Set exercise 1:
Using the crude oil article, answer each of the following:
(a) How much output per day did OPEC and its allies say they would add back to the market starting next month?
(b) By how much had the cartel been scheduled to raise production in May?
(c) Which analyst described the twin moves as "the perfect bearish cocktail," and at what firm?

Page text:
Crude oil loses most since July 2022 as tariffs, OPEC output hike make 'perfect bearish cocktail'
Seeking Alpha News (Thu, 03-Apr 7:47 PM)
Crude oil futures plunged by the most in nearly three years on Thursday, as concerns about weaker demand due to U.S. tariffs were exacerbated by the surprise move from OPEC+ to accelerate the return of withheld production, sending shockwaves across oil markets.
President Trump's onslaught of tariffs is ratcheting up doubts about the outlook for the global economy, and while the administration steered away from actions that would directly affect oil markets - such as measures that would have curbed flows from Canada and Mexico - concerns that the trade war will sap global energy demand hammered prices.
Then, OPEC and its allies unexpectedly said they would add 411K bbl/day of output back to the market starting next month - the equivalent of three monthly increases in a single step - citing "healthy market fundamentals" and a "positive market outlook," but a striking policy shift after years of supply constraints that had supported crude prices.
The cartel had been scheduled to raise production by 135K bbl/day in May as part of a plan to gradually unwind past cuts totaling 2.2M bbl/day.
"The perfect bearish cocktail has been mixed in Washington and in Vienna," PVM Oil Associates analyst Tamas Varga said in response to the twin moves. "The reciprocal tariffs on virtually every salient U.S. trading partner justifiably raise the fears of recession and possibly stagflation. Economic and oil demand growth is adversely impacted."

The records:
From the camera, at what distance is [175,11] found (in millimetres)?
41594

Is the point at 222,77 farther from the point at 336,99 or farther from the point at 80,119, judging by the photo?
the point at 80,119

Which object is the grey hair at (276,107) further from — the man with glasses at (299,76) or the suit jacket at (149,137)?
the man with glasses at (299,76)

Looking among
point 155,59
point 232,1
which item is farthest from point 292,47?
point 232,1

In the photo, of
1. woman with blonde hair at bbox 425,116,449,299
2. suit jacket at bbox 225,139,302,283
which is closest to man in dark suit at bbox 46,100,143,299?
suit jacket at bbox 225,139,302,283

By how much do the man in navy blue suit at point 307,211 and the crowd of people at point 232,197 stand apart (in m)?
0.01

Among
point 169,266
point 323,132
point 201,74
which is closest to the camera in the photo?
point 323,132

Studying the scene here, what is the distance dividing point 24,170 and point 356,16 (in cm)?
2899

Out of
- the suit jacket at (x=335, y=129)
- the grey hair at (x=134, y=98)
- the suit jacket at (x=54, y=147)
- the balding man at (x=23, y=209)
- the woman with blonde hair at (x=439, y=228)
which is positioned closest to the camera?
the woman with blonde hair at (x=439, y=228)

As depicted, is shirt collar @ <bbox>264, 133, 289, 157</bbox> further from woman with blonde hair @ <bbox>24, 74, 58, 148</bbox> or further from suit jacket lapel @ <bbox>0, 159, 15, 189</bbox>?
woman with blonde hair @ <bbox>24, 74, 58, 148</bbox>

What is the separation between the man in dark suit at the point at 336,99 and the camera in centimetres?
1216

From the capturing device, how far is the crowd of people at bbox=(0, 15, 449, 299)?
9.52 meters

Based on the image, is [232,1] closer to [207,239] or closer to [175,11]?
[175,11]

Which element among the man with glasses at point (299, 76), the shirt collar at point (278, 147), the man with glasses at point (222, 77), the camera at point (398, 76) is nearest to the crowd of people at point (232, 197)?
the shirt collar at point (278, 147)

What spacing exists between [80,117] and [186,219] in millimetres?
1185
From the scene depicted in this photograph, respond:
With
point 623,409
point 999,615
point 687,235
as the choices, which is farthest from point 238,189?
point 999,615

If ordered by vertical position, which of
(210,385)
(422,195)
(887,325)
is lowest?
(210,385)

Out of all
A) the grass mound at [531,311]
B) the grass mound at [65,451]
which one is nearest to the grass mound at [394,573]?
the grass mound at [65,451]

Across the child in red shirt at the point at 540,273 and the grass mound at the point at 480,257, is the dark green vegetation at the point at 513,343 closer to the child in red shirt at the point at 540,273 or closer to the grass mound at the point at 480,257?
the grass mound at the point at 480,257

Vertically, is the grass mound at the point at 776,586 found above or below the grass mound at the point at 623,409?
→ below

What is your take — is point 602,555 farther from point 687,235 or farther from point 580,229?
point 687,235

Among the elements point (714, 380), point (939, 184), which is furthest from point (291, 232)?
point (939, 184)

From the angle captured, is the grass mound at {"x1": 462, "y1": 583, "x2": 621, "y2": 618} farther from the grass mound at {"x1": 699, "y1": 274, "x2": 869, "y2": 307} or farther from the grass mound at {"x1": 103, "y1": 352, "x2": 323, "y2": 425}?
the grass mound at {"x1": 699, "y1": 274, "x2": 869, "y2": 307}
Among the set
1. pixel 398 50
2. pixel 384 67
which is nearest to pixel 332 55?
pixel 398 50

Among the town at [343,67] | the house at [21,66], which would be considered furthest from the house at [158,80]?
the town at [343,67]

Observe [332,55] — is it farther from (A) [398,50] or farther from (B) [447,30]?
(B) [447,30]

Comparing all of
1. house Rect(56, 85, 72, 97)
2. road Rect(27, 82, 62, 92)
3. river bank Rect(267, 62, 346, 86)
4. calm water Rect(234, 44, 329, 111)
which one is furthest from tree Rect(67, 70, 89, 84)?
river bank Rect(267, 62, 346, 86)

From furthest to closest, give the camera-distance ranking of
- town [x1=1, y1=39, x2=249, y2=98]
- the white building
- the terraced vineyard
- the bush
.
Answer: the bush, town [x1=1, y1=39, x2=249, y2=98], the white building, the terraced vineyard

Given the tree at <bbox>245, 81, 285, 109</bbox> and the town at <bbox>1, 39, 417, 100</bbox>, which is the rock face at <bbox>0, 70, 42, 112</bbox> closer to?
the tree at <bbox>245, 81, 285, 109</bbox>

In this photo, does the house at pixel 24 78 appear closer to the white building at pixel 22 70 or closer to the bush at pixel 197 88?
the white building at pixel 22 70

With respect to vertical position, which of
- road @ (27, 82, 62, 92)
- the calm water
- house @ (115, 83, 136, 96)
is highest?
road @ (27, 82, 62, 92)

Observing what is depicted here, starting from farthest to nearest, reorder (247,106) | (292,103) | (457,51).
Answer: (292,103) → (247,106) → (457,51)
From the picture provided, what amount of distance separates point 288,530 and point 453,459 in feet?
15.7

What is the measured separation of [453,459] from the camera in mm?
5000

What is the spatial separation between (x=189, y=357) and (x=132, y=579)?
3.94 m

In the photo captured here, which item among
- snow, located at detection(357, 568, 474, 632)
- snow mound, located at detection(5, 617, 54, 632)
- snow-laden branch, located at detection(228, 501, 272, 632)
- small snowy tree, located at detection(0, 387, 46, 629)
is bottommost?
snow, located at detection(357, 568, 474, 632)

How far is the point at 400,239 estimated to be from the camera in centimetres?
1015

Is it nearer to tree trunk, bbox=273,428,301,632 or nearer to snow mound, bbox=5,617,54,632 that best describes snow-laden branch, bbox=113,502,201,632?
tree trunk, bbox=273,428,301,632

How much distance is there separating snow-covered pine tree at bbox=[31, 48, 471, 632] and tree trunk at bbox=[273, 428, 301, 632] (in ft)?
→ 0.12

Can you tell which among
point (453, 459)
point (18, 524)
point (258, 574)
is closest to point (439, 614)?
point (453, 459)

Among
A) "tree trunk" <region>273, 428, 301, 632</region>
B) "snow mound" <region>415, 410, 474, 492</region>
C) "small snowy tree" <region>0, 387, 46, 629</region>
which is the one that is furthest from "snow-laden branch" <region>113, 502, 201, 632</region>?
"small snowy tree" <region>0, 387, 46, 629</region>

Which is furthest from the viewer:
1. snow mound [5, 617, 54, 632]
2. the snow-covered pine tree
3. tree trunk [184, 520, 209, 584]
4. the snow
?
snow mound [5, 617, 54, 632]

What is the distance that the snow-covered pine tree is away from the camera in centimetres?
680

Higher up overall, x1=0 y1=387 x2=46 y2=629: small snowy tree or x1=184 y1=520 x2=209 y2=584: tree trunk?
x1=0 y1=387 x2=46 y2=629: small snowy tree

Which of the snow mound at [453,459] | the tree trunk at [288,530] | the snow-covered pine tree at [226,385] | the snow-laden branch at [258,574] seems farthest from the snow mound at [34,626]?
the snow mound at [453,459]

Set exercise 2: Count the lines of the entries above that contain the string "people", treating case as significant, and give only that number.

Exercise result 1:
(a) 411K bbl/day
(b) 135K bbl/day
(c) Tamas Varga of PVM Oil Associates

Exercise result 2: 3